> **STATED PROBLEM**:
Show each line of the items below that contains the word "furthest".

> **THE INPUT**:

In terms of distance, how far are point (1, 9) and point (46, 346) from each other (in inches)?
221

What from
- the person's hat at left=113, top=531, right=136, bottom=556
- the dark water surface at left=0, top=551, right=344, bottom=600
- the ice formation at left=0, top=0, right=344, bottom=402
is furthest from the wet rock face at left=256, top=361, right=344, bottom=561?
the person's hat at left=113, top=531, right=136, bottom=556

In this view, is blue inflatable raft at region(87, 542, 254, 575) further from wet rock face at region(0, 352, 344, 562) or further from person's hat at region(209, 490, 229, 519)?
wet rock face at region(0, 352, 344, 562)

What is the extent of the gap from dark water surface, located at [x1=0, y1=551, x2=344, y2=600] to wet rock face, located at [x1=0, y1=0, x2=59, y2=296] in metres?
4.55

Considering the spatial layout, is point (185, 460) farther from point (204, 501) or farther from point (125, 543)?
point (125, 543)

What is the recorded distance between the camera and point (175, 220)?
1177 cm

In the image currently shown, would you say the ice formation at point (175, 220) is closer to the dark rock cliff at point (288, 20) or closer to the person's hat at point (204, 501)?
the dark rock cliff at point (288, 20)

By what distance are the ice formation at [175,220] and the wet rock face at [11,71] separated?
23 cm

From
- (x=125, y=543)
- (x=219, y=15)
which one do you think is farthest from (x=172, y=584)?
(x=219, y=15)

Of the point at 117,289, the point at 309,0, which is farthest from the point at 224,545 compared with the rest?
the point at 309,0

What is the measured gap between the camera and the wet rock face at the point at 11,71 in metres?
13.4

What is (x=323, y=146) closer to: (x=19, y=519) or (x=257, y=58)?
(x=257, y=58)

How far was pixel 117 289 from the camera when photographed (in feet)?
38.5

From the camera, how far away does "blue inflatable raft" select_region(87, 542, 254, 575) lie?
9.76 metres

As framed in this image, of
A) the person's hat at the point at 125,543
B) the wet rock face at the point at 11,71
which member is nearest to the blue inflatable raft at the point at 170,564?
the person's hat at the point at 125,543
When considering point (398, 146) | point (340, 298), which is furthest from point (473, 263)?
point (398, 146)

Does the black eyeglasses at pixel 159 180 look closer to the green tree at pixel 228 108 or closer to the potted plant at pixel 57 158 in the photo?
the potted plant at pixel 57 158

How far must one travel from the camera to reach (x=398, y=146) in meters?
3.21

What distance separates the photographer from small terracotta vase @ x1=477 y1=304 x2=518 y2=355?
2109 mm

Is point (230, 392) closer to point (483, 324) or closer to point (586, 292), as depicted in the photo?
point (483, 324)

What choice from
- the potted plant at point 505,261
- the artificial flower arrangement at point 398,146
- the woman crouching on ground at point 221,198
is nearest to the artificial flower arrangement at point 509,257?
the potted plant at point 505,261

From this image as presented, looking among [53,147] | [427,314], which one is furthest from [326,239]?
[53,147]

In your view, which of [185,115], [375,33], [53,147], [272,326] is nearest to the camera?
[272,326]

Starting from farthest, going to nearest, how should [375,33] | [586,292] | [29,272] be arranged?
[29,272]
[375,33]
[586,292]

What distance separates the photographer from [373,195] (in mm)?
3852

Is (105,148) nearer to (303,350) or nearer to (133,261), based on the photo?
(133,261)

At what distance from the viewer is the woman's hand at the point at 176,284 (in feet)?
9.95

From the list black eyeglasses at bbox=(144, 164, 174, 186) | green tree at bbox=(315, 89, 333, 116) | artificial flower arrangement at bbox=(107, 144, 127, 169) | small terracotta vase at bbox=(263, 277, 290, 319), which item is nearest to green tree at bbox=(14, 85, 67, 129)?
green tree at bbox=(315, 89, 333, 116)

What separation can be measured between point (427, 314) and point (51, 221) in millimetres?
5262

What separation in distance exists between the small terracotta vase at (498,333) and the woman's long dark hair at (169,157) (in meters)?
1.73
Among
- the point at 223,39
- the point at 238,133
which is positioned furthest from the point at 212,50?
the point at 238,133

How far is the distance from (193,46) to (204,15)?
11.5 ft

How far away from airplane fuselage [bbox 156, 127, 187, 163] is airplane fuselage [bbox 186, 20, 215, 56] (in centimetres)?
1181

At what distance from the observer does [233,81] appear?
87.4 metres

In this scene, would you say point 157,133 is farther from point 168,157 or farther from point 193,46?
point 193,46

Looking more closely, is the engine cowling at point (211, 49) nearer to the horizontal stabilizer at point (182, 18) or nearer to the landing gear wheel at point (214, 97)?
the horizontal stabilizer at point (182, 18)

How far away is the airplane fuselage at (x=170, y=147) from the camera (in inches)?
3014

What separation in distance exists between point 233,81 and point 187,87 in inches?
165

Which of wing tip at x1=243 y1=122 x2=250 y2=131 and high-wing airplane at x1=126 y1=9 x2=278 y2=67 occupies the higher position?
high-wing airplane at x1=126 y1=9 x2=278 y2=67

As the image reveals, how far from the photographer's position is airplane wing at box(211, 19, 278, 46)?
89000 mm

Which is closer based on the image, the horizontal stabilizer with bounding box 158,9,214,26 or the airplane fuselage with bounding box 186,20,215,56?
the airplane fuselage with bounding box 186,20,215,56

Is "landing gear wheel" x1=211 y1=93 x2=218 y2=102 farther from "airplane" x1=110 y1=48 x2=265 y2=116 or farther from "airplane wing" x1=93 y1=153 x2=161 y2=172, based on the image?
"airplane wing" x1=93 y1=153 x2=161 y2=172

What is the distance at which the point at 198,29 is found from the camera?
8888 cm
==
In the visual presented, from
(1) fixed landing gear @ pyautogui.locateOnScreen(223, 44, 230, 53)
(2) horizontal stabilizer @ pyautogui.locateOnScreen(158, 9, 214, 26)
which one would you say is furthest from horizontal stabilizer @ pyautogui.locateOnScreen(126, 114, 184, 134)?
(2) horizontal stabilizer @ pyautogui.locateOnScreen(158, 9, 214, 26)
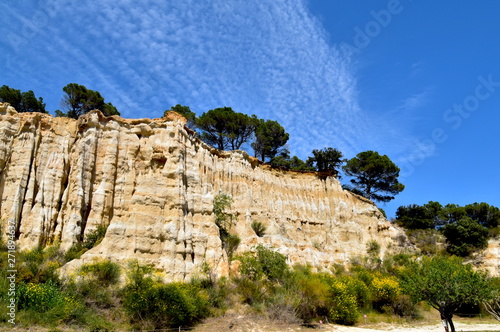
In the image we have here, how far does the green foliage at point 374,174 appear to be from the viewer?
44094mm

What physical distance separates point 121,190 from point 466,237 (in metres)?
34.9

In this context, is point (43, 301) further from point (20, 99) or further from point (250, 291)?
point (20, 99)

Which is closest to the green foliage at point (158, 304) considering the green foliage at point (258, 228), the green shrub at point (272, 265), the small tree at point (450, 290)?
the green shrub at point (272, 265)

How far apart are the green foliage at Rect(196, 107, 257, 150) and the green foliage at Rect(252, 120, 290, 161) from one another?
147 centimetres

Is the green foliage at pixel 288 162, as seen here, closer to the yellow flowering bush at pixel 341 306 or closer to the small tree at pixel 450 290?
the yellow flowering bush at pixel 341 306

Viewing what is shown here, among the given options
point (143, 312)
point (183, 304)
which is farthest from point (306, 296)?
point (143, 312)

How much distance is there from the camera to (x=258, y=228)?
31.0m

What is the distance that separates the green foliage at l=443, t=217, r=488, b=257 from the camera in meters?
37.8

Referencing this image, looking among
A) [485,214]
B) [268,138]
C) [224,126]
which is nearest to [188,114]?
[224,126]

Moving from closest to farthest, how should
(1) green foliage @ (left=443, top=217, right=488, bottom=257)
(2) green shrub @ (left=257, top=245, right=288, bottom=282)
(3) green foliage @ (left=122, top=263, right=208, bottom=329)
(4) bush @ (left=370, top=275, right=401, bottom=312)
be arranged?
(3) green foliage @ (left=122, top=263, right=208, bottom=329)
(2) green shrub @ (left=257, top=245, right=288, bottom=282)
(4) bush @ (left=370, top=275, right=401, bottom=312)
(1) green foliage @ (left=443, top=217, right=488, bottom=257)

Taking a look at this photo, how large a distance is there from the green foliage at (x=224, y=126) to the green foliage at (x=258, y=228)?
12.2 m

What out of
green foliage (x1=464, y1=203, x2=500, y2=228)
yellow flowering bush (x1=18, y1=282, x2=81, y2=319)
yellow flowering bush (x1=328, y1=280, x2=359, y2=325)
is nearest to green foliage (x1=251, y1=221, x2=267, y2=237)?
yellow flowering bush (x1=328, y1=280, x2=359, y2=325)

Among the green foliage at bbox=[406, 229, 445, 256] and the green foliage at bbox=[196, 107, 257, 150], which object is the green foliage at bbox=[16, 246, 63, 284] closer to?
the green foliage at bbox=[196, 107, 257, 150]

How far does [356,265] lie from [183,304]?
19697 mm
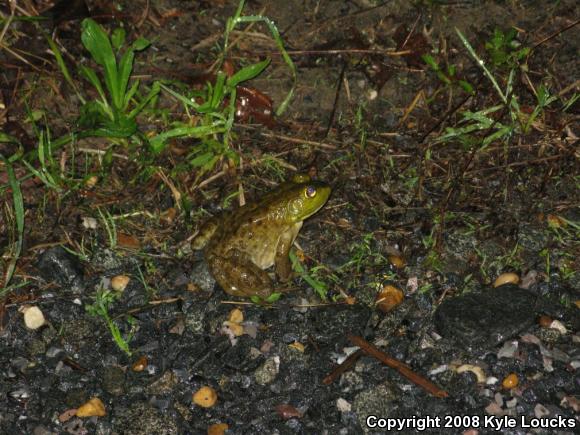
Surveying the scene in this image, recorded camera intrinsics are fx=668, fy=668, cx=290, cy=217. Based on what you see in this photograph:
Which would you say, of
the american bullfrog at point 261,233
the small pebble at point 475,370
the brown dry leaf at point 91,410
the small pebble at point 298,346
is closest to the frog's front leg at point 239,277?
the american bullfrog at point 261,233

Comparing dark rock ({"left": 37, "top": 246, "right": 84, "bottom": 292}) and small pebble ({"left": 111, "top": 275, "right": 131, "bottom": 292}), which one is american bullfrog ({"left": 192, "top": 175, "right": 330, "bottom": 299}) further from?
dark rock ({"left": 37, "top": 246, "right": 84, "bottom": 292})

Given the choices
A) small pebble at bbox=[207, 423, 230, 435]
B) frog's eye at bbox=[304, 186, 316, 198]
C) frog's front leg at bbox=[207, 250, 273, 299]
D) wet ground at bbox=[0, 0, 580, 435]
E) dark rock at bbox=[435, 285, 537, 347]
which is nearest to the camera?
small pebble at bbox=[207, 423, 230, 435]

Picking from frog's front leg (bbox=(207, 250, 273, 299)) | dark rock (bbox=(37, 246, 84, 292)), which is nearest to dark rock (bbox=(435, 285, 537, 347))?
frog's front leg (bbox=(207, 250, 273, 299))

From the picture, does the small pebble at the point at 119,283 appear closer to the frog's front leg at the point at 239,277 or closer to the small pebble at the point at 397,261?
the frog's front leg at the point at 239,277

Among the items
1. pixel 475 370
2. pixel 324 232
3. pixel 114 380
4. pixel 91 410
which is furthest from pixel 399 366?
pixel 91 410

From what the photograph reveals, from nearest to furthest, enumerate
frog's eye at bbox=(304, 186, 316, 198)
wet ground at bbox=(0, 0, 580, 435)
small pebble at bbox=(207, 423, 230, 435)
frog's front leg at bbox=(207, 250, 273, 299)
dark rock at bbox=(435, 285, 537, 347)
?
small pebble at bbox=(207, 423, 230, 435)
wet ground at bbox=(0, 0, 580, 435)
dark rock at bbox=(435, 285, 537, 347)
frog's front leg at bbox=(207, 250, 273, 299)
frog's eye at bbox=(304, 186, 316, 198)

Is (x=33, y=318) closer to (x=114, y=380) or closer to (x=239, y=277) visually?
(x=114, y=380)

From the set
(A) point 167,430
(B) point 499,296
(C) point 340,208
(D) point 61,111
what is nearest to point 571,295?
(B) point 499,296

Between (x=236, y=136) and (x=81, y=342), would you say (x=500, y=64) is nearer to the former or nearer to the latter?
...
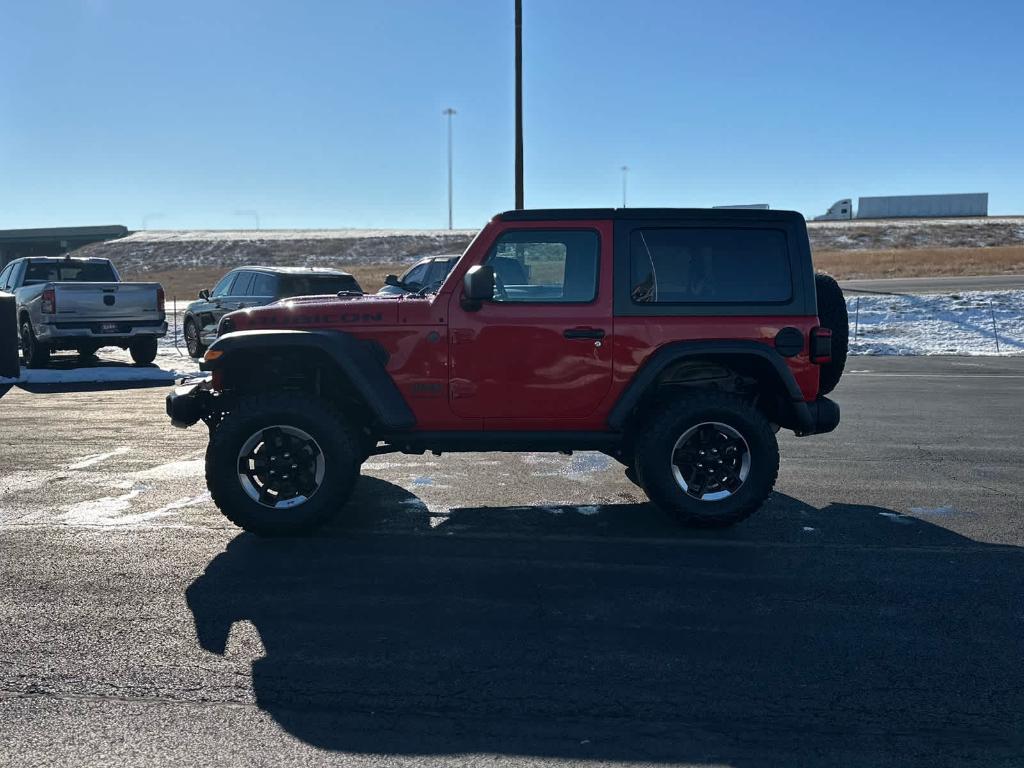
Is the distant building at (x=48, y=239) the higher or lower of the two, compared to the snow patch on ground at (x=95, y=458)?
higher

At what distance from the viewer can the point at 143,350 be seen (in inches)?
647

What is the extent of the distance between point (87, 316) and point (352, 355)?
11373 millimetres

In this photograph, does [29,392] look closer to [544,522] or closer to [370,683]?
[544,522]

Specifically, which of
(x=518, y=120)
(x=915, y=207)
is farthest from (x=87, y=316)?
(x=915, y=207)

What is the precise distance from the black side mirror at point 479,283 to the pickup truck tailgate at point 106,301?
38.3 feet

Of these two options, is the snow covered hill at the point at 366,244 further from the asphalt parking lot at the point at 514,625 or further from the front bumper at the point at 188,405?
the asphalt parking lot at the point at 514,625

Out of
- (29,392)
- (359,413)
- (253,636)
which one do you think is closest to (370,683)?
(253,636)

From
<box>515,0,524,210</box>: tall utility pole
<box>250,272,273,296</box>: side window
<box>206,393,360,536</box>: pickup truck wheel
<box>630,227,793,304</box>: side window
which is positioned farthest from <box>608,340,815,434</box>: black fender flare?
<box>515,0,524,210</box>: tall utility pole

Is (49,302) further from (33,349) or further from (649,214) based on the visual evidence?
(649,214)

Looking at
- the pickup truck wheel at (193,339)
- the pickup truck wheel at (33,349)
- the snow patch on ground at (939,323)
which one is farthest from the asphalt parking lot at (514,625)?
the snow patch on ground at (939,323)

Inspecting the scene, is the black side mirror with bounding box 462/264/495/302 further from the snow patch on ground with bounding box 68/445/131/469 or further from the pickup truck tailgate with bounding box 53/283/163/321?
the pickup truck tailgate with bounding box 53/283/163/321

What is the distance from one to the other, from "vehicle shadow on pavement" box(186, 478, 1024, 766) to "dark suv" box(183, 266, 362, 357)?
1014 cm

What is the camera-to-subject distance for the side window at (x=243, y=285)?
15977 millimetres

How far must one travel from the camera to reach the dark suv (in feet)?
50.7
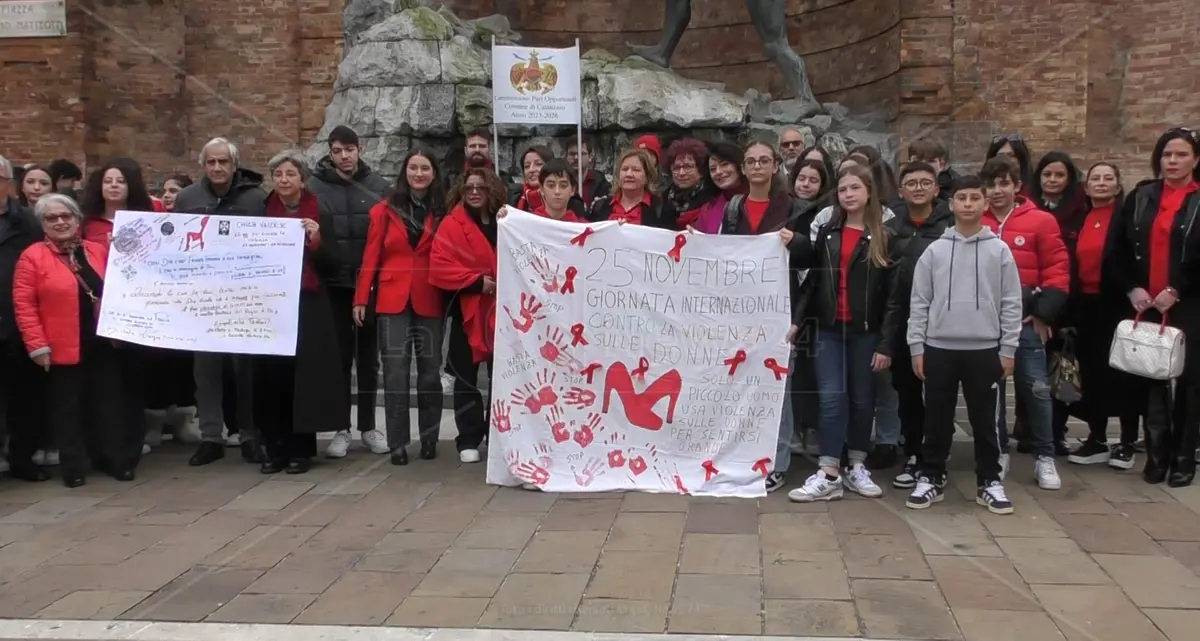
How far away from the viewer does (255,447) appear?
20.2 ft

> **FULL SOLUTION**:
is furthest from the wet rock face at left=256, top=361, right=344, bottom=561?
When considering point (398, 146) | point (340, 298), which is furthest from point (473, 263)?
From this image as presented, looking among [53,147] | [427,314], which one is furthest from [326,239]?
which is positioned furthest from the point at 212,50?
which one would you say is furthest from horizontal stabilizer @ pyautogui.locateOnScreen(126, 114, 184, 134)?
which is furthest from pixel 399 366?
From what the photograph reveals, from nearest to furthest, enumerate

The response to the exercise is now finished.